THE DATA →
__________________________________________________

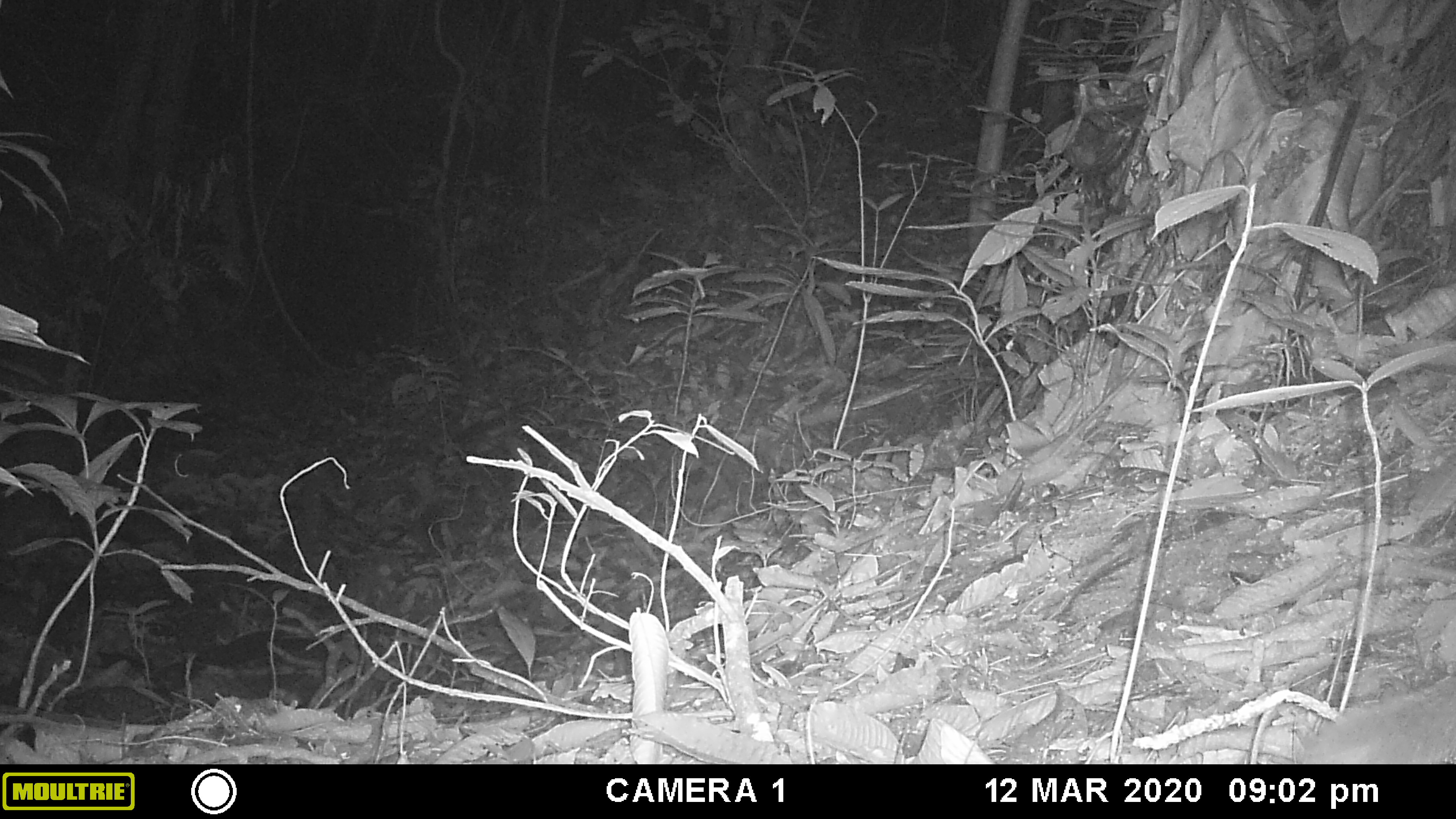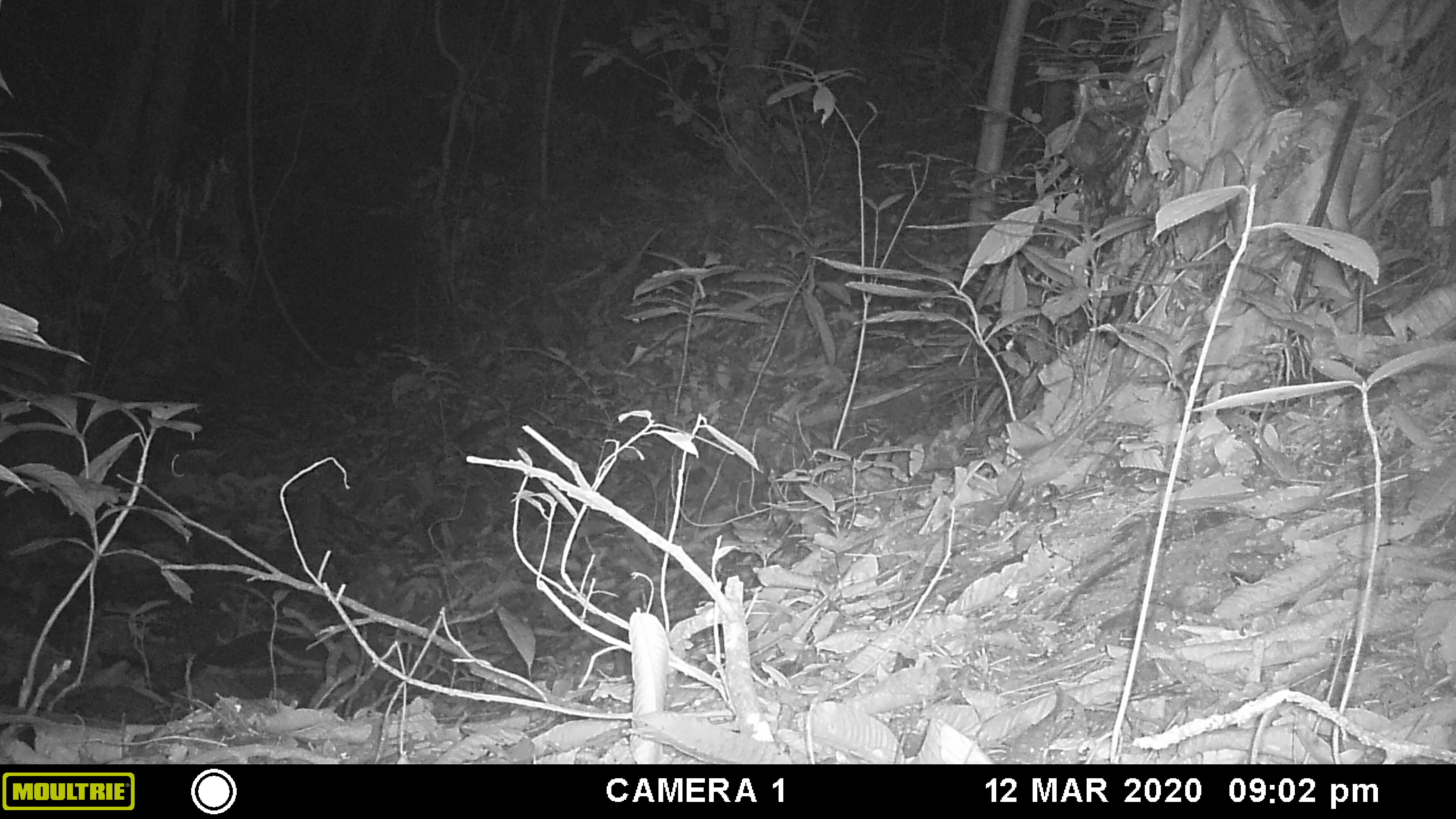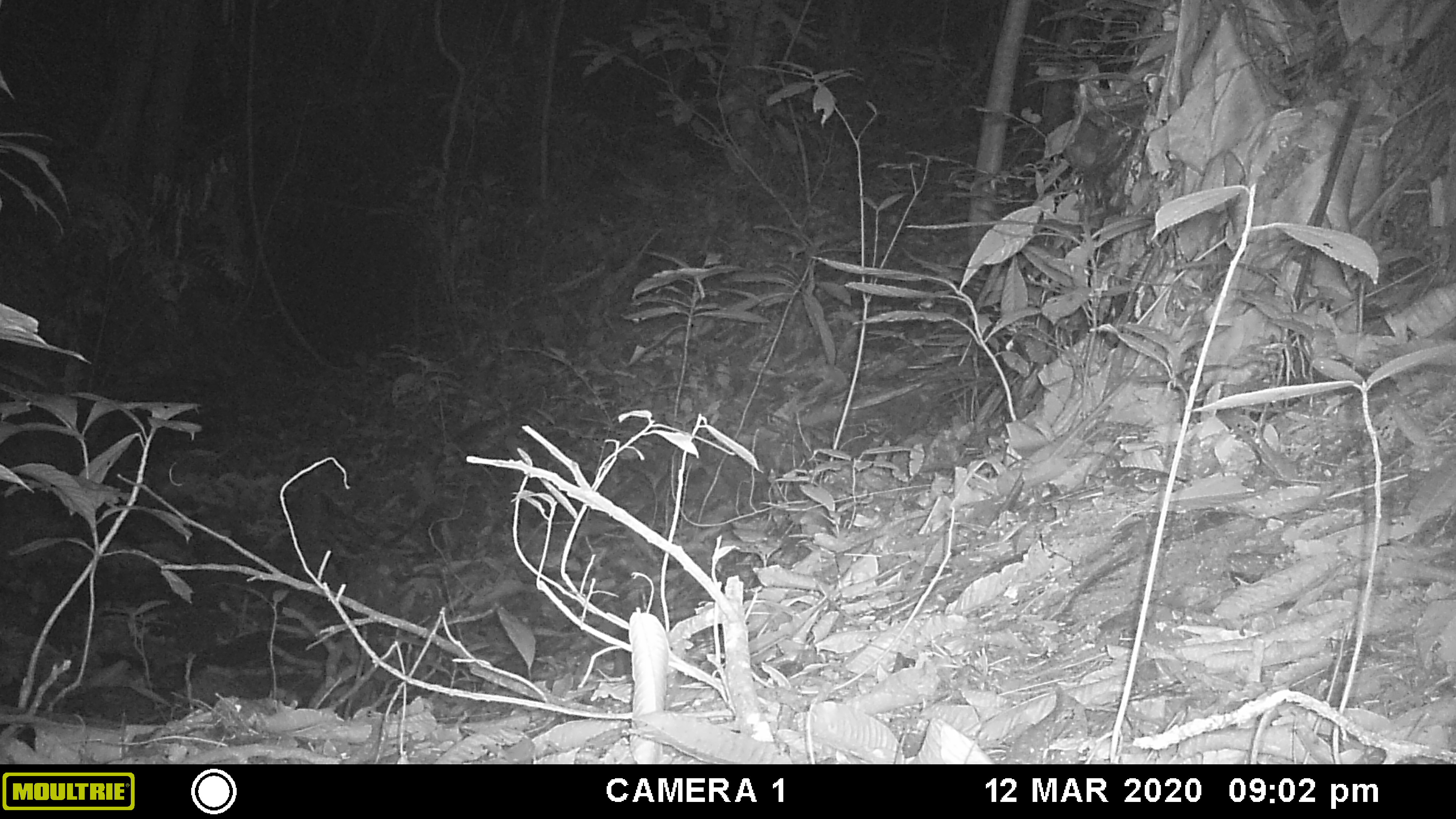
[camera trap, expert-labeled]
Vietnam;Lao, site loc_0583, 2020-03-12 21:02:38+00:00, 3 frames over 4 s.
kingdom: Animalia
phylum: Chordata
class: Mammalia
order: Rodentia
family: Muridae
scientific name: Muridae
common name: old-world mice and rats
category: unidentified murid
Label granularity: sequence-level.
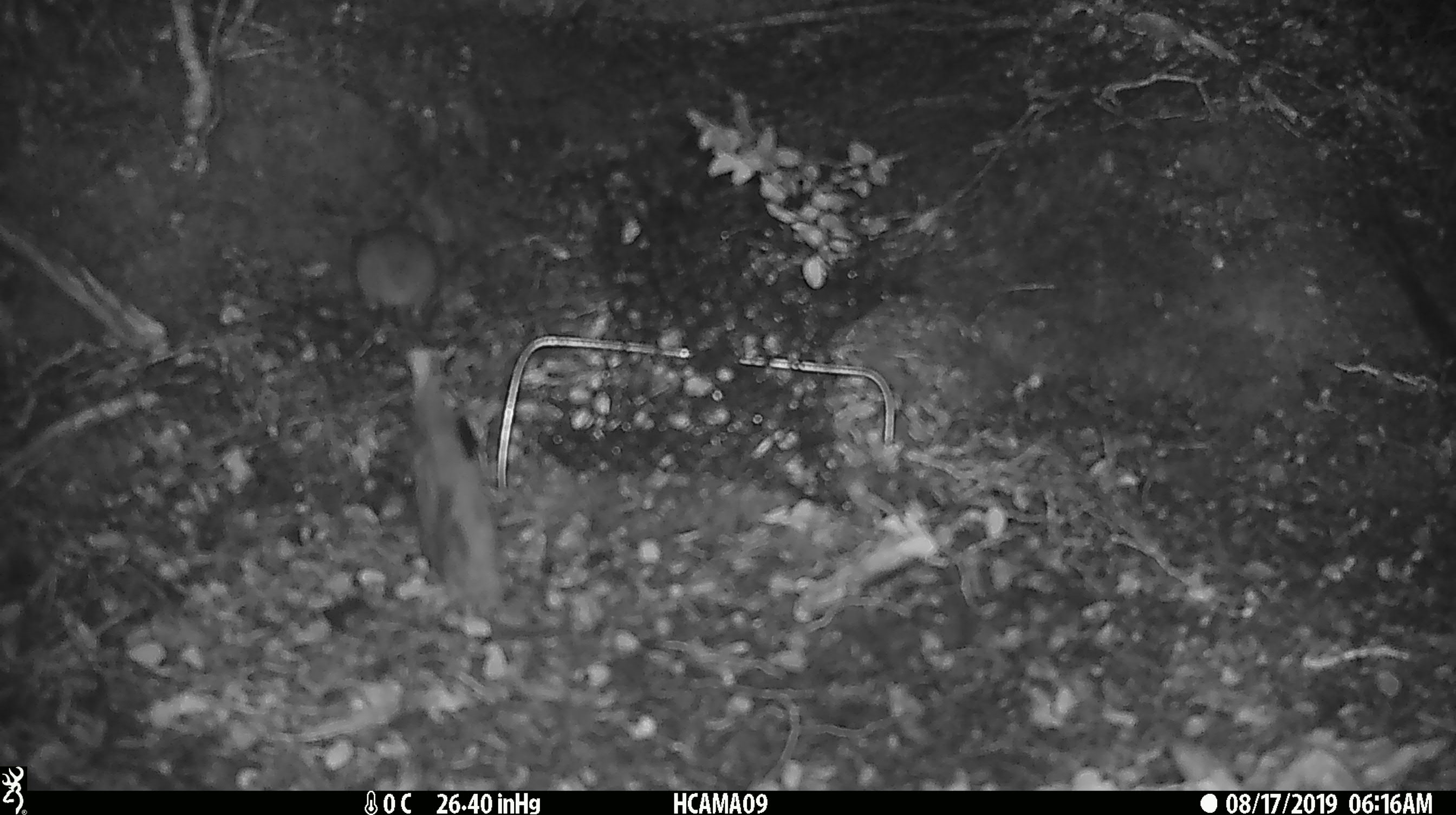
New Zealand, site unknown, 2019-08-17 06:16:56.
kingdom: Animalia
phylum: Chordata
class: Mammalia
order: Rodentia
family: Muridae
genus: Mus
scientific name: Mus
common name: mouse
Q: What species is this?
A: Mouse (Mus).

__________________________________________________

BRIEF → For each line in the data that holds the word "name", copy the line.

FINISHED EXERCISE →
scientific name: Muridae
common name: old-world mice and rats
scientific name: Mus
common name: mouse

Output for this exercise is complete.